La jornada previa a aquel caluroso lunes del 22 de junio finalizó la Copa Mundial de Fútbol de 1970 en la que Brasil se proclamó campeón por tercera vez tras ganarle a Italia por 4 goles a 1. El fútbol televisado en blanco y negro llenaba de emoción las tardes domingueras de los hombres y la radio embaucaba entre semana a las mujeres que curtían su corazón y su mente con las cartas de las oyentes y los consejos de la magistral Elena Francis.

Para aquel niño, las señales horarias de las cinco de la tarde de Radio Intercontinental de Madrid tenían un doble motivo de satisfacción, pues marcaban el principio de su libertad tras el obligado cautiverio de la siesta y le abrían la puerta al mágico mundo del consultorio radiofónico que envolvía en un halo de misterio todo cuanto le rodeaba.

Terry disfrutaba analizando las palabras de aquellas mujeres que, mientras cosían, comentaban cada carta, cada consejo, cada palabra de aquel consultorio en el que se hablaba de amores, infidelidades encubiertas, engaños y promesas vacías.

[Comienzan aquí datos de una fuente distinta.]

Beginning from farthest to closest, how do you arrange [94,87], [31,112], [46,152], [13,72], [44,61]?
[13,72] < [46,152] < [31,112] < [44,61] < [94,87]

La misteriosa voz femenina de Elena Francis permitía soñar a las mujeres de una generación feliz entregada al hogar y la familia, pero también al sacrificio y el conformismo.

Y cada tarde, tras el serial radiofónico, se abría una puerta a la realidad en formato publicitario.

“Enrique Busian, joyería y relojería. Calle Mayor, 6, piso primero. Recuerde que Enrique Busian no tiene puerta de calle”.

Entonces el niño se levantaba de la acera gris, comenzaba a corretear de nuevo, y se preguntaba por qué ese señor no habría abierto una puerta a la calle, aunque hubiese sido una pequeñita desde la que poder asomarse en el futuro a una vida mejor, como la que prometía Elena Francis a sus millones de seguidoras.